Teks yang Diberikan
__________________________________________________

Ada Apa Dibalik Dukungan 2 Periode dari Jokowi untuk Prabowo? : Pragmatisme Politik yang Melukai Demokrasi
Fenomena dukungan dua periode bagi Prabowo-Gibran dari relawan Jokowi muncul di ruang publik dengan cukup mengejutkan. Pernyataan ini dianggap wajar oleh sebagian, namun bagi yang kritis hal ini menimbulkan banyak pertanyaan. Mengapa sebuah dukungan yang seharusnya menjadi hasil evaluasi baru diumumkan jauh sebelum waktunya? Apalagi Pilpres 2029 masih berjarak empat tahun lagi. Deklarasi semacam ini tentu menimbulkan tafsir politis yang beragam. Publik perlu jeli membaca apa yang sesungguhnya sedang dimainkan di balik narasi dukungan ini.
Relawan Jokowi, termasuk Projo, menyebut bahwa dukungan ini sebenarnya sudah ada bahkan sebelum Pilpres 2024. Jokowi sendiri mengaku memang telah memberi arahan agar relawan mendukung Prabowo-Gibran hingga dua periode. Narasi ini seolah ingin menegaskan bahwa keputusan tersebut bukan dadakan, melainkan hasil konsolidasi jangka panjang. Namun, pernyataan baru diangkat secara terbuka sekarang, saat dinamika politik dalam kabinet tengah panas. Momen ini patut dicurigai sebagai sinyal politik tertentu. Apalagi bertepatan dengan reshuffle kabinet yang menggusur sejumlah orang dekat Jokowi.

__________________________________________________

Salin seluruh teks tentang dukungan dua periode untuk Prabowo-Gibran tanpa mengubah satu kata pun. Gunakan hanya teks ini sebagai sumber.

Data yang Diberikan

__________________________________________________

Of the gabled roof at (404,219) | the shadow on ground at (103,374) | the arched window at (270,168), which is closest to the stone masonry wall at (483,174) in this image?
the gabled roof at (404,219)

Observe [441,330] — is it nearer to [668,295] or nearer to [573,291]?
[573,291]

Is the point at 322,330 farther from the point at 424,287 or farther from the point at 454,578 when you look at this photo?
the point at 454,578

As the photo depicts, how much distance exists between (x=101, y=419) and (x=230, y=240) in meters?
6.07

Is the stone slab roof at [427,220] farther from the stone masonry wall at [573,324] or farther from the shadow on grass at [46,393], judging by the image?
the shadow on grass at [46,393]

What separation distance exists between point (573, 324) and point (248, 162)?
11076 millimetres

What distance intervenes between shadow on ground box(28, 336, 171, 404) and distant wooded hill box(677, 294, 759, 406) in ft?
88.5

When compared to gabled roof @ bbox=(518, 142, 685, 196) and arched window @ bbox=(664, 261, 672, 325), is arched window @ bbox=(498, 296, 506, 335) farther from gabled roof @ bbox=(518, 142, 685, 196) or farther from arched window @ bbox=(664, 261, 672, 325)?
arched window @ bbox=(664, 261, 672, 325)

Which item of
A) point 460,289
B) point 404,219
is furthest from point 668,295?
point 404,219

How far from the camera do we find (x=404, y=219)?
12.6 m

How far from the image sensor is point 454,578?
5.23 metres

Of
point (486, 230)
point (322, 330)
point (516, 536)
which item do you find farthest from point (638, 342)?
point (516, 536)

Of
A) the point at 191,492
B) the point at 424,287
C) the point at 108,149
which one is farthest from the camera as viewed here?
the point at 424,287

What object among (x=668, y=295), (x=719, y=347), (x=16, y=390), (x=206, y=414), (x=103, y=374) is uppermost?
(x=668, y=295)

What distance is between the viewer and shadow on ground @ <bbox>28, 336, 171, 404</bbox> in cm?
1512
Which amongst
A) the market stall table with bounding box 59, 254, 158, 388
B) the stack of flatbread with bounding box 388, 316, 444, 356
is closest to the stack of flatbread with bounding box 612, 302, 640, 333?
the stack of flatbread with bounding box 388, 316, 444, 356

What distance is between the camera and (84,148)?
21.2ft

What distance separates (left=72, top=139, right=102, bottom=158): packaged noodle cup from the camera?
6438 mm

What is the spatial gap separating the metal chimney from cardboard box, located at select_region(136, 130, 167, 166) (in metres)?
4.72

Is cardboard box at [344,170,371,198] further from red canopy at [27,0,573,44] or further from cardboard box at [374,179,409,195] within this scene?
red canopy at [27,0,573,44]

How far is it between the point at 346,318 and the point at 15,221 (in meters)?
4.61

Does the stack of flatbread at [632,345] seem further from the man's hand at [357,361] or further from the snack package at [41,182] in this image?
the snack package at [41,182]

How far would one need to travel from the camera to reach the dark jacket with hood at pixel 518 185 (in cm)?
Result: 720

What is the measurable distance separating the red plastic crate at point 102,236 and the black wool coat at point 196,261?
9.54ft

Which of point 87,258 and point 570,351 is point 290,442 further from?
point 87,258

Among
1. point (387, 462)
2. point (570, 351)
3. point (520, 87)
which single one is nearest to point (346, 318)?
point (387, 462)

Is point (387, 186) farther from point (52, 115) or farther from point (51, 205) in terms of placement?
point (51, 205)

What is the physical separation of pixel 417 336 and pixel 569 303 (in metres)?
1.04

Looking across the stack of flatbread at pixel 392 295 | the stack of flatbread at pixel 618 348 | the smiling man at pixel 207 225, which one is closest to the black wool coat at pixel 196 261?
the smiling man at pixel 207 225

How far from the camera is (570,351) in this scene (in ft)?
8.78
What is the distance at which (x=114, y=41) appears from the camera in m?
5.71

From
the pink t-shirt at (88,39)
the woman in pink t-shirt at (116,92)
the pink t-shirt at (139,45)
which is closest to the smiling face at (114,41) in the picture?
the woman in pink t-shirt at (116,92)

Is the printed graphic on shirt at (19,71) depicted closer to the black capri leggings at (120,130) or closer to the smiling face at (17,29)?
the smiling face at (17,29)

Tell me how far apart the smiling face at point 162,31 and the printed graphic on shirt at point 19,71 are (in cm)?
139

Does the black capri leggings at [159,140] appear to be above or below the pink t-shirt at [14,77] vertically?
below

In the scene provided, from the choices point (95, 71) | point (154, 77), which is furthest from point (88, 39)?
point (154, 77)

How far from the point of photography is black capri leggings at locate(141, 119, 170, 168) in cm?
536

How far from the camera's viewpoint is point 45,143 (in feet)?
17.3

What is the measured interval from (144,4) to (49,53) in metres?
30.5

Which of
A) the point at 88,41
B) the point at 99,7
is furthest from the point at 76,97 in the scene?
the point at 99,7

__________________________________________________

Penyelesaian Latihan
Ada Apa Dibalik Dukungan 2 Periode dari Jokowi untuk Prabowo? : Pragmatisme Politik yang Melukai Demokrasi
Fenomena dukungan dua periode bagi Prabowo-Gibran dari relawan Jokowi muncul di ruang publik dengan cukup mengejutkan. Pernyataan ini dianggap wajar oleh sebagian, namun bagi yang kritis hal ini menimbulkan banyak pertanyaan. Mengapa sebuah dukungan yang seharusnya menjadi hasil evaluasi baru diumumkan jauh sebelum waktunya? Apalagi Pilpres 2029 masih berjarak empat tahun lagi. Deklarasi semacam ini tentu menimbulkan tafsir politis yang beragam. Publik perlu jeli membaca apa yang sesungguhnya sedang dimainkan di balik narasi dukungan ini.
Relawan Jokowi, termasuk Projo, menyebut bahwa dukungan ini sebenarnya sudah ada bahkan sebelum Pilpres 2024. Jokowi sendiri mengaku memang telah memberi arahan agar relawan mendukung Prabowo-Gibran hingga dua periode. Narasi ini seolah ingin menegaskan bahwa keputusan tersebut bukan dadakan, melainkan hasil konsolidasi jangka panjang. Namun, pernyataan baru diangkat secara terbuka sekarang, saat dinamika politik dalam kabinet tengah panas. Momen ini patut dicurigai sebagai sinyal politik tertentu. Apalagi bertepatan dengan reshuffle kabinet yang menggusur sejumlah orang dekat Jokowi.